Goal:
Reproduce each of the following rows word for word, character for character, with nothing added or dropped.

Supplied material:
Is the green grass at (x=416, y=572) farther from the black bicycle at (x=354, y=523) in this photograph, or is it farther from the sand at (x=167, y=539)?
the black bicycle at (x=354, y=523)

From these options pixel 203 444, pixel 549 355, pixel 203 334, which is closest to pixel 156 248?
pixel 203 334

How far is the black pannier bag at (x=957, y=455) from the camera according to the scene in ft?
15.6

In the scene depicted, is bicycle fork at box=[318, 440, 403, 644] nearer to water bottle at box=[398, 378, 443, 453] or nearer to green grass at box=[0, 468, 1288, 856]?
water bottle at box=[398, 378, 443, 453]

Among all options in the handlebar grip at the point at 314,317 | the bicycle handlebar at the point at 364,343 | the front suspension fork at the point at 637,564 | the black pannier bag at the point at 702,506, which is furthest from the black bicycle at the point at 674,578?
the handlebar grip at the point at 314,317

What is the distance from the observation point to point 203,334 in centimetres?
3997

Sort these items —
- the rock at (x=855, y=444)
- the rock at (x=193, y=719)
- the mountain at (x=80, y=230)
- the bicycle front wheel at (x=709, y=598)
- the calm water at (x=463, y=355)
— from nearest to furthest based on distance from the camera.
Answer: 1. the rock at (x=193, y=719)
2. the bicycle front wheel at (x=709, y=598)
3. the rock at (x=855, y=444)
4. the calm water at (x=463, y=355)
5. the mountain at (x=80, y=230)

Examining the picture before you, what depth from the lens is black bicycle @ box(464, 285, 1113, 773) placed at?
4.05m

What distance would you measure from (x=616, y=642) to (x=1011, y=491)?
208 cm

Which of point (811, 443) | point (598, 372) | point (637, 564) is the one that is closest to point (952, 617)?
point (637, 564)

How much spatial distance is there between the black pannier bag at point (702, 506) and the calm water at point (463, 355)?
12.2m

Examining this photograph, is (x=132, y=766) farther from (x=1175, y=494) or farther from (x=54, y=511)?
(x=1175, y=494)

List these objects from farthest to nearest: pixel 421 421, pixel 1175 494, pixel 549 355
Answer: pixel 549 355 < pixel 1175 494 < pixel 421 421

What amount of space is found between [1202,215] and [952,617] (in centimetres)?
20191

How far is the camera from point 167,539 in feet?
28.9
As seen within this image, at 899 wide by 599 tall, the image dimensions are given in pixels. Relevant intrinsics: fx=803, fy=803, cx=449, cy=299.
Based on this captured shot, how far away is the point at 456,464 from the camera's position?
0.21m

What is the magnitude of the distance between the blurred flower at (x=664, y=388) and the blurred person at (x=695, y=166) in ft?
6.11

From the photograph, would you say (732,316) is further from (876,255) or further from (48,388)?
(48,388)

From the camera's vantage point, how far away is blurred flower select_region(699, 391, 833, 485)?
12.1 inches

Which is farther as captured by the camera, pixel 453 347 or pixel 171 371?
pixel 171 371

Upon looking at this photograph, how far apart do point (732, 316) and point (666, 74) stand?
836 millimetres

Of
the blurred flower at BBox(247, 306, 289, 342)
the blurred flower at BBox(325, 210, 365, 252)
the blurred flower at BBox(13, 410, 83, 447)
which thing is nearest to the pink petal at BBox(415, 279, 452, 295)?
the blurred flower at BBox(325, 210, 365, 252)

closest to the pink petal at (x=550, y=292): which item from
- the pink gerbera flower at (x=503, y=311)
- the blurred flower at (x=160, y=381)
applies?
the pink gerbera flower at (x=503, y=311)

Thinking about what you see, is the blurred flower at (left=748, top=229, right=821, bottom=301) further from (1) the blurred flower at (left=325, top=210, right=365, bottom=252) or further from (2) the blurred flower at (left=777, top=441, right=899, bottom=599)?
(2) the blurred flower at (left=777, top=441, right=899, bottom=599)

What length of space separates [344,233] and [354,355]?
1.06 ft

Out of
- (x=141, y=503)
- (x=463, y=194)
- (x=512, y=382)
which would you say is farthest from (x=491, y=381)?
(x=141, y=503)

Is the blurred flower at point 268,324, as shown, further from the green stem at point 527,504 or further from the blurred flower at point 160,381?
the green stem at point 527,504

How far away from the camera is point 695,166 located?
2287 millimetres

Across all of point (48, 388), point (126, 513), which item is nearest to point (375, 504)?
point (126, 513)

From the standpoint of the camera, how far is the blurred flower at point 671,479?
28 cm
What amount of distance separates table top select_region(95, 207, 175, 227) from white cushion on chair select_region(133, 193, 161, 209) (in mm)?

Answer to the exercise:
Is the green grass at (x=416, y=572) farther from the black bicycle at (x=354, y=523) in this photograph, or is it farther from the sand at (x=167, y=539)?
the black bicycle at (x=354, y=523)

From these options pixel 203 444, pixel 549 355, pixel 203 334, which is closest to pixel 156 248?
pixel 203 334

How far is the black pannier bag at (x=957, y=455) from the camera according to the scene in ft?
15.6

In the scene depicted, is bicycle fork at box=[318, 440, 403, 644] nearer to water bottle at box=[398, 378, 443, 453] or nearer to green grass at box=[0, 468, 1288, 856]?
water bottle at box=[398, 378, 443, 453]

Among all options in the handlebar grip at the point at 314,317 | the bicycle handlebar at the point at 364,343 | the front suspension fork at the point at 637,564 | the black pannier bag at the point at 702,506, which is furthest from the black bicycle at the point at 674,578?
the handlebar grip at the point at 314,317

What is the distance from the observation point to point 203,334 in centimetres?
3997

Sort these items —
- the rock at (x=855, y=444)
- the rock at (x=193, y=719)
- the mountain at (x=80, y=230)
- the bicycle front wheel at (x=709, y=598)
- the calm water at (x=463, y=355)
— from nearest to furthest based on distance from the camera.
Answer: 1. the rock at (x=193, y=719)
2. the bicycle front wheel at (x=709, y=598)
3. the rock at (x=855, y=444)
4. the calm water at (x=463, y=355)
5. the mountain at (x=80, y=230)

Examining the picture before you, what depth from the lens is black bicycle @ box(464, 285, 1113, 773) placed at?
4.05m

What distance would you measure from (x=616, y=642) to (x=1011, y=491)?
208 cm

Which of point (811, 443) | point (598, 372) | point (637, 564) is the one that is closest to point (952, 617)?
point (637, 564)

How much spatial distance is there between the black pannier bag at point (702, 506) and the calm water at point (463, 355)?
12.2m

Examining this photograph, is (x=132, y=766) farther from (x=1175, y=494) or farther from (x=54, y=511)?
(x=1175, y=494)

List these objects from farthest to nearest: pixel 421 421, pixel 1175 494, pixel 549 355
Answer: pixel 549 355 < pixel 1175 494 < pixel 421 421

What amount of space is found between [1202,215] and [952,617] (in centimetres)?
20191

How far is the camera from point 167,539 in feet?
28.9
As seen within this image, at 899 wide by 599 tall, the image dimensions are given in pixels. Relevant intrinsics: fx=803, fy=803, cx=449, cy=299.
Based on this captured shot, how far away is the point at 456,464 from the camera's position?
0.21m

What is the magnitude of the distance between the blurred flower at (x=664, y=388) and the blurred person at (x=695, y=166) in ft?
6.11

From the photograph, would you say (732,316) is further from (876,255) or further from (48,388)?
(48,388)

From the camera's vantage point, how far away is blurred flower select_region(699, 391, 833, 485)?
12.1 inches

Which is farther as captured by the camera, pixel 453 347 or pixel 171 371?
pixel 171 371

Upon looking at this photograph, how far apart do point (732, 316) and point (666, 74) stand?
836 millimetres

Of
the blurred flower at BBox(247, 306, 289, 342)
the blurred flower at BBox(325, 210, 365, 252)
the blurred flower at BBox(13, 410, 83, 447)
which thing is nearest to the pink petal at BBox(415, 279, 452, 295)?
the blurred flower at BBox(325, 210, 365, 252)

closest to the pink petal at (x=550, y=292): which item from
- the pink gerbera flower at (x=503, y=311)
- the blurred flower at (x=160, y=381)
applies?
the pink gerbera flower at (x=503, y=311)

Thinking about what you see, is the blurred flower at (left=748, top=229, right=821, bottom=301) further from (1) the blurred flower at (left=325, top=210, right=365, bottom=252) or further from (2) the blurred flower at (left=777, top=441, right=899, bottom=599)?
(2) the blurred flower at (left=777, top=441, right=899, bottom=599)

What length of space separates [344,233] and [354,355]?
1.06 ft

Out of
- (x=141, y=503)
- (x=463, y=194)
- (x=512, y=382)
which would you say is farthest from (x=491, y=381)?
(x=141, y=503)

Is the blurred flower at point 268,324, as shown, further from the green stem at point 527,504 or further from the blurred flower at point 160,381?
the green stem at point 527,504

How far away from the camera is point 695,166 located?
2287 millimetres

Across all of point (48, 388), point (126, 513), which item is nearest to point (375, 504)?
point (126, 513)

From the standpoint of the camera, how far is the blurred flower at point 671,479?
28 cm
What amount of distance separates table top select_region(95, 207, 175, 227) from white cushion on chair select_region(133, 193, 161, 209) (in mm)?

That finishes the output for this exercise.